I'm probably not the only professor right now who's frantically finishing up spring semester syllabi while breathing a silent prayer of gratitude: I'm glad I'm not teaching in Texas.
Let Texas stand for any state or system where legislators or governing boards are trying to force professors to comply with ideological constraints on curricula. Today everyone's talking about an article in Inside Higher Ed about Texas A&M University, where a philosophy professor has been told to remove Plato from his syllabus (?) and a History of Film class was deemed inappropriate for the core curriculum because it includes material on feminism and queer cinema. When students were informed that the course no longer counts toward their core requirements, enrollment started dropping--which may have been the point.

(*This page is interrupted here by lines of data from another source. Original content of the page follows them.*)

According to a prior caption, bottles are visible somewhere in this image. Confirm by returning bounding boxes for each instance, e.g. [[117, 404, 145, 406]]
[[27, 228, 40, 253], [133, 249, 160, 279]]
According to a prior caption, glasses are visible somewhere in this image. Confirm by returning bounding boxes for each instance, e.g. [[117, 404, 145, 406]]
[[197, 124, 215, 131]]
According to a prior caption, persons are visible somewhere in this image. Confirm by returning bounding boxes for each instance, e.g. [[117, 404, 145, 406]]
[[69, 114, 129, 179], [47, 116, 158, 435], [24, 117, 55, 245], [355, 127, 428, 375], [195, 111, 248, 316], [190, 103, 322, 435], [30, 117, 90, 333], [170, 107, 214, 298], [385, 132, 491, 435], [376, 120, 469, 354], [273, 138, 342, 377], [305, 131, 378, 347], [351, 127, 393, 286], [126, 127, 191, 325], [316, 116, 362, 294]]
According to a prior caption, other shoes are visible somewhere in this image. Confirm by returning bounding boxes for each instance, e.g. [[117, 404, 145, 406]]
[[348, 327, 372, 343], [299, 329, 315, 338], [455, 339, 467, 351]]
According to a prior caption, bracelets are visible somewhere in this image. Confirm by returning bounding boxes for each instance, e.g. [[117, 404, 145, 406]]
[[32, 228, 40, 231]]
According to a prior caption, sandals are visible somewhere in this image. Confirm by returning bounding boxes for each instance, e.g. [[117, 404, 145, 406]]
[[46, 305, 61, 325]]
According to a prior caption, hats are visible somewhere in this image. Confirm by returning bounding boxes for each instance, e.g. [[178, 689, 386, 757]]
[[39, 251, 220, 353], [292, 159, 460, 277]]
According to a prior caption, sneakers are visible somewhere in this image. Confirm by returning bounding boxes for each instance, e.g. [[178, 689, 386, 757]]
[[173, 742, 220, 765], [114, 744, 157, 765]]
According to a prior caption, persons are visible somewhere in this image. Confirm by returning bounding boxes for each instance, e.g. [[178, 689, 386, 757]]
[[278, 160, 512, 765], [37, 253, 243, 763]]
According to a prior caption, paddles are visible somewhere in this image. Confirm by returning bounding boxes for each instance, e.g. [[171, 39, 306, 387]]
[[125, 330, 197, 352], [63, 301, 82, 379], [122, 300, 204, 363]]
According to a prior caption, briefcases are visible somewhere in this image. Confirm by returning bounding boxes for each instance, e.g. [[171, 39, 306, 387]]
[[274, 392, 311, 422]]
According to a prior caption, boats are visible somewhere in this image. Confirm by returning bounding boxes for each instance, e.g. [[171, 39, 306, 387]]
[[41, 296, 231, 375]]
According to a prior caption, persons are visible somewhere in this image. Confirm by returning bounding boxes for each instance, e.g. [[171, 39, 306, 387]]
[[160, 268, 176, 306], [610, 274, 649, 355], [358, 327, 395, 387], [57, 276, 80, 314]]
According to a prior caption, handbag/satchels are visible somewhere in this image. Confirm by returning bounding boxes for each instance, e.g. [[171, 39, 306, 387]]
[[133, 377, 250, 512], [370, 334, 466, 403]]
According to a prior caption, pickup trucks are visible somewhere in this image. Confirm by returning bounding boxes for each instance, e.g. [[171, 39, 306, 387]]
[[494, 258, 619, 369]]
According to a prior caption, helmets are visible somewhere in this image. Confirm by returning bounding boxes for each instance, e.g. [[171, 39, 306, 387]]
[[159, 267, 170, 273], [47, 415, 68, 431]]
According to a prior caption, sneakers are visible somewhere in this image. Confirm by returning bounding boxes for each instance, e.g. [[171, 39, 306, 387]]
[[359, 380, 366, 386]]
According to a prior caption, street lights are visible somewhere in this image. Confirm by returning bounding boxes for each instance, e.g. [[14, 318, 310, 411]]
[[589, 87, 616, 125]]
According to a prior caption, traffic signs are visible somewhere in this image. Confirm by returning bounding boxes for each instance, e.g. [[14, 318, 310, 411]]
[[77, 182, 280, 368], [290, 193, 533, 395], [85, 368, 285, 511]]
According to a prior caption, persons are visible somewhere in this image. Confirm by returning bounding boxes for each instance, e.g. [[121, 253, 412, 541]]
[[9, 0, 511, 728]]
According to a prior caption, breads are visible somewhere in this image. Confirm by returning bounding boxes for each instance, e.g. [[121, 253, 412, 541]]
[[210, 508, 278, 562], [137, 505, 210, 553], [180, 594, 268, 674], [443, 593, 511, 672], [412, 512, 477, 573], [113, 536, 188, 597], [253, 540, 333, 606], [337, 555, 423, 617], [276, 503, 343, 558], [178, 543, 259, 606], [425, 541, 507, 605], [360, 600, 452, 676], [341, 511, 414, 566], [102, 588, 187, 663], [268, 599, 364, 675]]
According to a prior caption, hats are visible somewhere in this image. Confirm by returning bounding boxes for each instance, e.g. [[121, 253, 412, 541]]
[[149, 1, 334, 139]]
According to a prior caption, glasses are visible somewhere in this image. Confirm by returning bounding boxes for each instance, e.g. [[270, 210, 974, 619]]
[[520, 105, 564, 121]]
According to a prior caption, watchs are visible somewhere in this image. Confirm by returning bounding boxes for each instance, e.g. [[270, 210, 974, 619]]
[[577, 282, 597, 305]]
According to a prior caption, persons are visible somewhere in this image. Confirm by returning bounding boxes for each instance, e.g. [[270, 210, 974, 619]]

I'm most interested, of course, in how these strictures affect English professors. Here's the relevant portion of the article:
English faculty members received an email Tuesday from senior executive associate dean of the college Cynthia Werner telling them that literature with major plot lines that concern gay, lesbian or transgender identities should not be taught in core-curriculum classes.
In a follow-up email Wednesday, Werner said, "If a course includes eight books and only one has a main character who has an LGBTQ identity and the plot lines are not overly focused on sexual orientation (i.e. that is THE main plot line), I personally think it would be OK to keep the book in the course." She also clarified that faculty may assign textbooks with chapters that cover transgender identity, so long as they do not talk about the material or include it on assignments or exam questions.
I'm trying to imagine the mental gymnastics an English professor would have to perform in order to comply with this, um, guidance. Okay, what if my course has seven books but two of them have minor characters or plot lines dealing with sexual orientation? What if none of the readings directly address sexuality but there's a whole lot of ambiguous subtext? How much ambiguous subtext is equal to one main plot? It's a word problem with too many variables and undefined terms, and even if my answer might satisfy the personal feelings of this one associate dean, who's to say that someone higher up might have a different interpretation of the rules?
And then what about literature that's not plot-driven? How many Walt Whitman poems vaguely referencing sexuality (wink-wink, nudge-nudge) would correspond to one book with a major plot dealing with sexual identity? Let's all play "Tiptoe Past the Subtext"! Would it even be possible to teach Allen Ginsberg's "Howl," or is some clever textbook publisher even now creating a bowdlerized version to remove anything that could be remotely perceived as offensive? (It would be a much shorter poem, which would certainly make some students very happy.)
I don't know how to teach Charlotte Perkins Gilman or Kate Chopin without directly addressing gender roles--or Susan Glaspell's Trifles, for that matter. Or Zora Neale Hurston's "Sweat." Or Ernest Hemingway's "Soldier's Home." Or Elizabeth Bishop or Jhumpa Lahiri or Toni Morrison or Alice Walker or Maxine Hong Kingston. Even when the "main plot" of a work of literature is not "overly focused" on gender or sexuality, those topics may still be relevant to class discussion and analysis.
And as to the further guidance that it's acceptable to assign texts including the forbidden topics as long as we pretend those parts of the text don't exist--well good luck with that. Such a stricture is bound to backfire. The best way to get a group of students to read a text is to tell them that it's forbidden. So while I'm glad I'm not teaching in Texas, if I were, I'd be tempted to issue an anti-syllabus--a list of texts we're not permitted to read or talk about. That would be a fun couple weeks of teaching before I got fired.
Good thing I'm retiring at the end of the year, though, because someday we may all be teaching in the equivalent of Texas, and then what would I do?
1 comment:
I am waiting to hear if I am allowed to say that datasets collect variables on race and gender (and if I can say how gender and sex are different).